In the provided article, there are several key concepts that are crucial to comprehend for effective retirement planning:

  1. Rollover Contributions: This article discusses the option of rolling over money from eligible retirement plans like a 401(k), 403(b), or traditional IRA into a TSP account. This allows consolidation of retirement savings into one account for better management and evaluation.

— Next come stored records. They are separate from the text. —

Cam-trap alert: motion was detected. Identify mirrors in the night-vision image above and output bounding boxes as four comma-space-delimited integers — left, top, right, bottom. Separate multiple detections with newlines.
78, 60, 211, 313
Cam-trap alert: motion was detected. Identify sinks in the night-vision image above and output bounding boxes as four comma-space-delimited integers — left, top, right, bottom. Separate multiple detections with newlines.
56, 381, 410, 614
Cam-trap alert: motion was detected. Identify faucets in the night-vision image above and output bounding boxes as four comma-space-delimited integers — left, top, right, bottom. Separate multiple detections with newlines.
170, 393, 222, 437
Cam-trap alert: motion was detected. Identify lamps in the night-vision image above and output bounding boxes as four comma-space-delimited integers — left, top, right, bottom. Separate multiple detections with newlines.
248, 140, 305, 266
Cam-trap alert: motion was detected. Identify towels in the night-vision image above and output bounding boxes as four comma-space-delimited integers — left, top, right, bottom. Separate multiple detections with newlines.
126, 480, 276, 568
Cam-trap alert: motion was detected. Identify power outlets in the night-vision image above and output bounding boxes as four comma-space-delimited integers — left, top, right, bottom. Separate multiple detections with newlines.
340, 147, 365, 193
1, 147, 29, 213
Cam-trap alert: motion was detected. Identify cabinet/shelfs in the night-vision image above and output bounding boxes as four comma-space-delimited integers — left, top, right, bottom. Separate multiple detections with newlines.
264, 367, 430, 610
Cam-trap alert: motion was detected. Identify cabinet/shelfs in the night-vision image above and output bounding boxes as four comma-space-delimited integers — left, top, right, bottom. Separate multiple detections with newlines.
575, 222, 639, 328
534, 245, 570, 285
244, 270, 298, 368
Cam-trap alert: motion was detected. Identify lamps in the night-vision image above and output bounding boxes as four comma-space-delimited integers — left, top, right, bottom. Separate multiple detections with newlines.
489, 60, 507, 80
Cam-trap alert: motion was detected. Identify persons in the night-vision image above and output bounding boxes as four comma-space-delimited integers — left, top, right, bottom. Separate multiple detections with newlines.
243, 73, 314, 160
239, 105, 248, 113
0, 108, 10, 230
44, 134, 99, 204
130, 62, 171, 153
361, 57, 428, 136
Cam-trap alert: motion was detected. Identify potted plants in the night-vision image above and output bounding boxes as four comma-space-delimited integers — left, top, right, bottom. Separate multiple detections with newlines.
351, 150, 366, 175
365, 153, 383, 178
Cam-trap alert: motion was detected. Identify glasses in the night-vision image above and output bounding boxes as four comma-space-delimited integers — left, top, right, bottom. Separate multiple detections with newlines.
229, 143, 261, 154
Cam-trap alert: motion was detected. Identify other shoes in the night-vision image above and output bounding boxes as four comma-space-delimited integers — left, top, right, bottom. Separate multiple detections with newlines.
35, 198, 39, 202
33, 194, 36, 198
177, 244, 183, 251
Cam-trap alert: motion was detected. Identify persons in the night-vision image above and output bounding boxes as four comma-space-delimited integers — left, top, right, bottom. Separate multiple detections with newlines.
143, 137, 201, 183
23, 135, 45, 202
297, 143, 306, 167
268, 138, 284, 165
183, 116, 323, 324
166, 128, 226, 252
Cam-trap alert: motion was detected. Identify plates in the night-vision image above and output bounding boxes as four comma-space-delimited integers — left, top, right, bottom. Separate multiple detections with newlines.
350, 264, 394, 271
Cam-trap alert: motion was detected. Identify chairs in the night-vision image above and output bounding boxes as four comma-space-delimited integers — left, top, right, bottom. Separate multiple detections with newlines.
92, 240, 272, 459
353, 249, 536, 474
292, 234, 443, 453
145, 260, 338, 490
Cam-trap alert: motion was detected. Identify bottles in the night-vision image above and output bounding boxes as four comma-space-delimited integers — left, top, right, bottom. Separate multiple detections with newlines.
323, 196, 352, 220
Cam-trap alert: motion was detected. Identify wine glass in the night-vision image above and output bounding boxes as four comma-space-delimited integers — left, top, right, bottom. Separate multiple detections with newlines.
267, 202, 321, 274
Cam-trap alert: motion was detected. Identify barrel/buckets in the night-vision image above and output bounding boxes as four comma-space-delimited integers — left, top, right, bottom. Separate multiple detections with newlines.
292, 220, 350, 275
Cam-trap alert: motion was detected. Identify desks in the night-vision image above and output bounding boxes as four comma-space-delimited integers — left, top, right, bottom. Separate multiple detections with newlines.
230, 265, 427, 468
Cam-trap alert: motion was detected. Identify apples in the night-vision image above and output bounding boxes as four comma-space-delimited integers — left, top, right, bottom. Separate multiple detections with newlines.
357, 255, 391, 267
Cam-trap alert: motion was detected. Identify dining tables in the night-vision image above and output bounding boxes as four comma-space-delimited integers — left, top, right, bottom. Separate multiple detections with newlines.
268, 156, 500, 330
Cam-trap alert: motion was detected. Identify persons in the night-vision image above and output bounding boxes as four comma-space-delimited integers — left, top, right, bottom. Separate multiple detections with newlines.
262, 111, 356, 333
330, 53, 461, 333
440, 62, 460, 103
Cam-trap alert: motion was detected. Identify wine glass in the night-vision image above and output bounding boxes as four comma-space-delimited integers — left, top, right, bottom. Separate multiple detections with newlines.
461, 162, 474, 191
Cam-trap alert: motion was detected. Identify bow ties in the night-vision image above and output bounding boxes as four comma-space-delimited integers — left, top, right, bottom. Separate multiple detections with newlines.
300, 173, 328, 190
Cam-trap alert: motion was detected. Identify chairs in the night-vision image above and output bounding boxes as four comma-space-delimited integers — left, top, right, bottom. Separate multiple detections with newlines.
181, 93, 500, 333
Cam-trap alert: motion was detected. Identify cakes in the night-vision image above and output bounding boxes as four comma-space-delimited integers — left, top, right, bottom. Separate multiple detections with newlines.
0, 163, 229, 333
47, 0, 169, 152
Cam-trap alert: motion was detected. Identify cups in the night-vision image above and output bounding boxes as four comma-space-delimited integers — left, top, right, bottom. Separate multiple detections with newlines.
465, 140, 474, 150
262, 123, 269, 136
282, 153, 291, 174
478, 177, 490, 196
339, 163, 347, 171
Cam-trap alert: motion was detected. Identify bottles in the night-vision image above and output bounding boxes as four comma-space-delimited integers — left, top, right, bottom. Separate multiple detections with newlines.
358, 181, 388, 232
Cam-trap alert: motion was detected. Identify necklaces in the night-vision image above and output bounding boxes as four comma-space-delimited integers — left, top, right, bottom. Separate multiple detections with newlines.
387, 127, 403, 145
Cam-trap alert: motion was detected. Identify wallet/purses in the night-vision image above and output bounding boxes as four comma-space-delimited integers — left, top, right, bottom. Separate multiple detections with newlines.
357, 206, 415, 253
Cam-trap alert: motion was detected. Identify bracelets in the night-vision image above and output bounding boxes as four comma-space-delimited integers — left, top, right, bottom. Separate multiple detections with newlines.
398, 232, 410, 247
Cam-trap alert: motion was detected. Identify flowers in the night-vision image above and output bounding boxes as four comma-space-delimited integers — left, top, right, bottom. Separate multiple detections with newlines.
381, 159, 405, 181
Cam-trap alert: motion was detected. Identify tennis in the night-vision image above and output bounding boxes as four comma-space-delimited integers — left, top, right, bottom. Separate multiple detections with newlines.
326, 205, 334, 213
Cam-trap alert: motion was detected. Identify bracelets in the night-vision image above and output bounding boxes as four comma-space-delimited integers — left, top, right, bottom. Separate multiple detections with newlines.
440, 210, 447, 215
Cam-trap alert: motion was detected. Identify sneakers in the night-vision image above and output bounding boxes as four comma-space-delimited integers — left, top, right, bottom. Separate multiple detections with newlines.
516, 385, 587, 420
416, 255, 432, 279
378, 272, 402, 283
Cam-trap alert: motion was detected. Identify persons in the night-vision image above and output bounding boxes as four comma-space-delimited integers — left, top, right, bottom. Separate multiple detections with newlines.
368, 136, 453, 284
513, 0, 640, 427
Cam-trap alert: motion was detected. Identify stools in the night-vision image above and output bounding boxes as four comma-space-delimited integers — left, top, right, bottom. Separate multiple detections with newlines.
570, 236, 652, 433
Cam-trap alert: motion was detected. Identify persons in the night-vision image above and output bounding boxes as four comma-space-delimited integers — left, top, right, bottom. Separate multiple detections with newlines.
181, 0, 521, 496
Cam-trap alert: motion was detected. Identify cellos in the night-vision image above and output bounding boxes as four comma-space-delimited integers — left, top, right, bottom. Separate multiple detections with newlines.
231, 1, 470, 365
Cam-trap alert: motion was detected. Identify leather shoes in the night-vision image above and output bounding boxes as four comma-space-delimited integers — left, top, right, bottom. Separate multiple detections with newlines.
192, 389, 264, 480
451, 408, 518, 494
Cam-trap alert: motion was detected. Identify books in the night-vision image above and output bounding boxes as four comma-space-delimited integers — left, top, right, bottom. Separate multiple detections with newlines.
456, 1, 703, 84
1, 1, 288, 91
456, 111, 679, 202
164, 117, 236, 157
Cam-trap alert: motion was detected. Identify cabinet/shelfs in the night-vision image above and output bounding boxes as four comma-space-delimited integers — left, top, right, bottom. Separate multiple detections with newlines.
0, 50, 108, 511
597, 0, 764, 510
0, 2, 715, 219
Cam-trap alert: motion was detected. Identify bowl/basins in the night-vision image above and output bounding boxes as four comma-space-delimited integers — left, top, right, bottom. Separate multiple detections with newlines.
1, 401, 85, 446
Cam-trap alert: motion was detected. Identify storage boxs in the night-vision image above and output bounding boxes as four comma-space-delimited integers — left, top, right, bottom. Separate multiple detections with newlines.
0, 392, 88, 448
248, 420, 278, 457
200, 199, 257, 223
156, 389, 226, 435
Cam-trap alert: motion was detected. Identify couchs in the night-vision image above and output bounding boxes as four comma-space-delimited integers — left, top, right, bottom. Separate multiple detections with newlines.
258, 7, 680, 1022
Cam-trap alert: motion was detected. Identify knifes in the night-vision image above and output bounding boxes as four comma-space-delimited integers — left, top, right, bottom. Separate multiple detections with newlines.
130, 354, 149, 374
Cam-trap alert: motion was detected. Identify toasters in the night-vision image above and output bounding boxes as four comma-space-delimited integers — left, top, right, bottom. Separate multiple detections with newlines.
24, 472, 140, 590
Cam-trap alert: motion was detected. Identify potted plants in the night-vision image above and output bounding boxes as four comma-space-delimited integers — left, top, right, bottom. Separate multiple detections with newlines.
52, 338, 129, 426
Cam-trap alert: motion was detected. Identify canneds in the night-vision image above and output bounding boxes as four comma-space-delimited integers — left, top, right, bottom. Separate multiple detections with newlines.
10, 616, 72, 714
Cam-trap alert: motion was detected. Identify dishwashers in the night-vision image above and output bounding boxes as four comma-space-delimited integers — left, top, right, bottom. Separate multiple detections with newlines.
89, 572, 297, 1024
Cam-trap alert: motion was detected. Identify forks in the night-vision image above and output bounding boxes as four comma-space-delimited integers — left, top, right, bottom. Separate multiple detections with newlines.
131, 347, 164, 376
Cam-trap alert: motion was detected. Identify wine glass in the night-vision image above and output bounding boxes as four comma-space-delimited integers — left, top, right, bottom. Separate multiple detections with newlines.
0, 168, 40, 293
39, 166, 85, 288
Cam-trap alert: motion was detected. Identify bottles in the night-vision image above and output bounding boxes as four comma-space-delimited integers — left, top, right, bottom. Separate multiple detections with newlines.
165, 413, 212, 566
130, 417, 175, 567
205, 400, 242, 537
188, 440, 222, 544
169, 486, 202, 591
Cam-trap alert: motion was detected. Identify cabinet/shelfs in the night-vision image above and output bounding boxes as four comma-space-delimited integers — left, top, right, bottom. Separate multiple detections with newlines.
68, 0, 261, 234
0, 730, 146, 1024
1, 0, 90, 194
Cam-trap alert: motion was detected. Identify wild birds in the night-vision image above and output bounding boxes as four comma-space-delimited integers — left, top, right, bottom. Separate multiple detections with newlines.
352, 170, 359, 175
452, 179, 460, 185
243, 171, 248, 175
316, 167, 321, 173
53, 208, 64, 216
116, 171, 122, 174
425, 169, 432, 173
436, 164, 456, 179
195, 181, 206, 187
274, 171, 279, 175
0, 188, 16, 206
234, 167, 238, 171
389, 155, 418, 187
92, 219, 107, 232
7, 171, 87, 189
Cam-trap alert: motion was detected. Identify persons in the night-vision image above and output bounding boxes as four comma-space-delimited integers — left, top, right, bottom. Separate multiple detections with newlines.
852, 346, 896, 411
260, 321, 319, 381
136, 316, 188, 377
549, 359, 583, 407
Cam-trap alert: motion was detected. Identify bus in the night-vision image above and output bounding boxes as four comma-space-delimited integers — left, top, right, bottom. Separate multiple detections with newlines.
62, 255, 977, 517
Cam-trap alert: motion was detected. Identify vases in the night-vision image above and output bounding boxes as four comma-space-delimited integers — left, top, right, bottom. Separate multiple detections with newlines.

  2. Advantages of Rollovers to TSP:

    • Consolidation simplifies monitoring and evaluating retirement goals.
    • TSP offers low-cost funds, potentially leading to faster growth compared to other employer plans.
  3. Ways to Roll Over Money to TSP:

    • Rollover Concierge Service: This involves contacting the ThriftLine to get assistance from a specialist who manages the rollover process on your behalf.
    • Self-Service Rollovers in My Account: This method allows initiating the rollover process online, contacting the provider of your eligible plan, and sending necessary documentation to the TSP.
  4. Direct vs. Indirect Rollovers:

    • Direct Rollover: Money directly sent from the eligible plan to TSP without taxation at the time of the rollover.
    • Indirect Rollover: You receive the money and then send it to TSP within 60 days. Taxes may be withheld, requiring you to add money to complete the rollover if intending to defer taxes.
  5. Types of Rollovers Accepted by TSP:

    • Direct and indirect rollovers of tax-deferred money from traditional IRAs, SIMPLE IRAs, and eligible employer plans to the traditional balance of the TSP account.
    • Direct rollovers of qualified and non-qualified Roth distributions to the Roth balance of the account. Indirect rollovers of Roth money are not accepted.
  6. Investing Rollover Contributions:

    • Rollover money goes into TSP funds as per the investor's election on file. These rollovers don't affect contribution limits set by the Internal Revenue Code.
  7. Resources:

    • Publications provided by TSP for detailed information about rollovers and beneficiary participants.

Understanding these concepts is vital for optimizing retirement savings and effectively managing accounts like the TSP. Properly executed rollovers can streamline finances, potentially reduce costs, and maximize growth potential within the TSP.